Each month, Morneau Shepell publishes their 2021 Mental Health Index Report. It’s no secret mental health across all age groups has taken a dive since COVID began last March, but the most recent report shows two segments: women and managers are particularly at risk of burnout as they struggle to deal with the demands of work, home life and worries about finances and health of family members.
The report indicated employees are finding it more difficult to feel motivated to work and to concentrate. A startling one-quarter of Canadians are considering a career change despite their employers handling the pandemic well.
We’ve learned much in the past year. I’ve had several friends retire or make the brave and bold decision to simply leave their jobs. We’ve realized humans were not meant to spend entire days in dark rooms on devices. It’s not natural. We’ve also learned there is more to life than work.
As we slowly emerge from the darkest days of this pandemic, we will all be faced with choices. Be brave in your choices, and whatever you do, stop being your own worst enemy.
One of the best Quora posts I ever read was someone who posed the question, “Is this all there is?” The author bared his soul, sharing his story about how he struggled with this question and how the implications of his answer compelled him to make monumental changes in his life.

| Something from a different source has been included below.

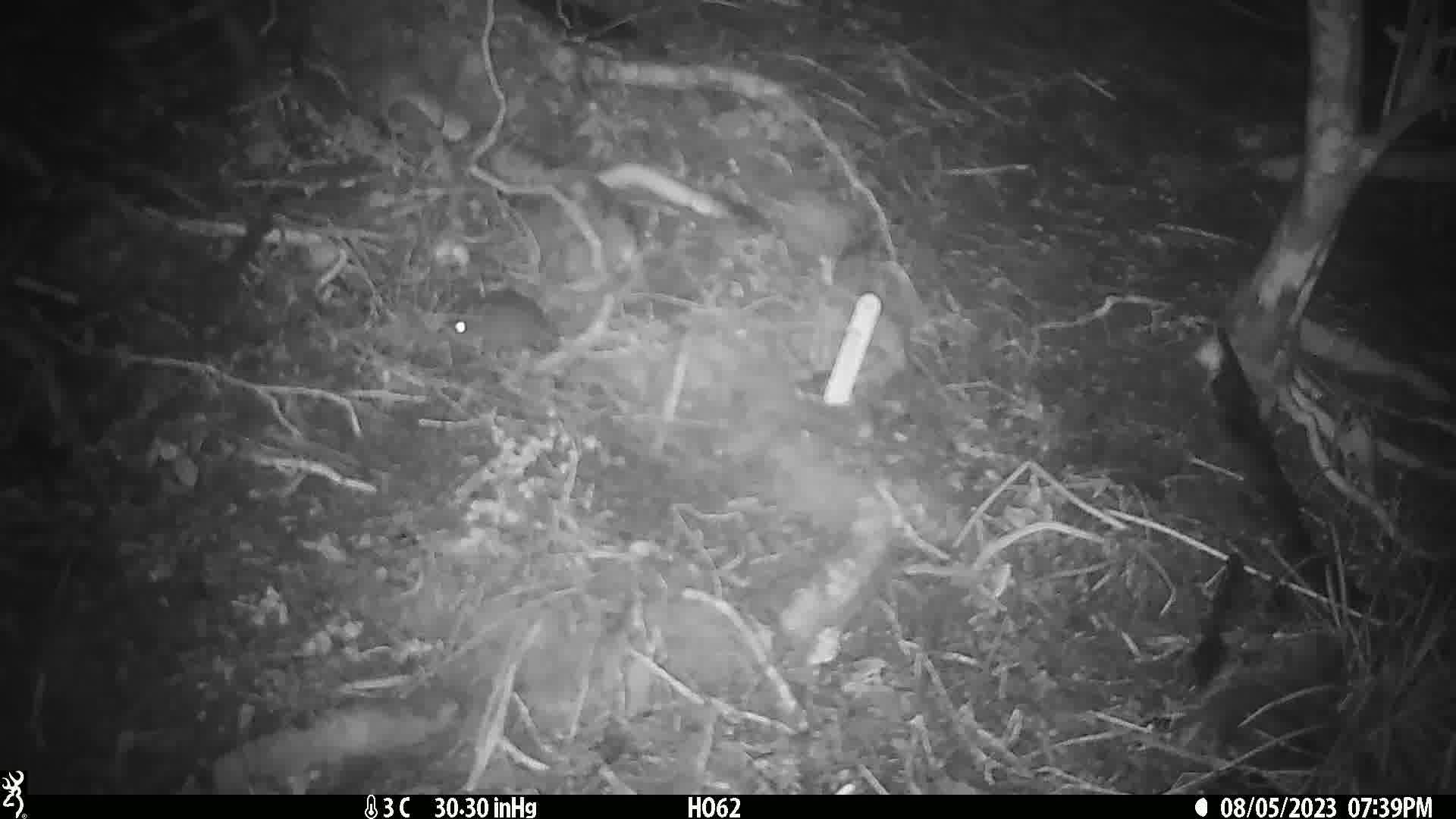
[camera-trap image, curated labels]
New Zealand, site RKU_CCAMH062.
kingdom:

For many of us, our lives are never ending hamster wheels. Get up. Work. Make dinner. Squeeze in an hour of exercise. Watch TV for an hour. Do it all over again. At some point, we will inevitably ask ourselves, is this all there is?
I know my answer. While there are days when life’s routine wears me down, I have lived a good life.
I have watched the migration of the wildebeast and zebras in the setting sun of the Serengeti.
I have strolled along the banks of the Seine, the Thames and the Hudson.
I have explored the stopes of a gold mine thousands of feet underground, and hiked to the peaks of majestic mountains.
I have swam with dolphins, raced through forests on dog sleds, and snorkeled with schools of exotic fish in clear sparkling waters.
I have hiked glaciers on mountainsides and ziplined through the canopy of the rainforest.
I have known the love and respect of a wonderful man who has been my soul mate and partner for more than 30 years.
I have experienced the joy of watching my children grow, from taking their first uncertain steps, to watching their chubby little legs race down our hill to the lake on a warm summer’s day, to blossoming into the beautiful, strong, independent young women they’ve become today.
I have cherished friends who know me better than I know myself.
And I have enjoyed the peace and tranquility of living for almost two decades on my beautiful spring-fed lake and all the joys it brings each season.
I hope life brings more adventures, but if this is all there is, I’m OK with that. I choose to find joy each day in my small, simple life, and be grateful for the life I have lived.
This week’s #HappyAct is dedicated to the memory of my sister-in-law, Karen Gillies who passed away this week and who was taken from us far too young. An amazing wife, mother and friend, she embodied kindness and grace. Karen told us that she had come to accept her fate. I derive some comfort in knowing that Karen would have answered the question, is this all there is, the same way.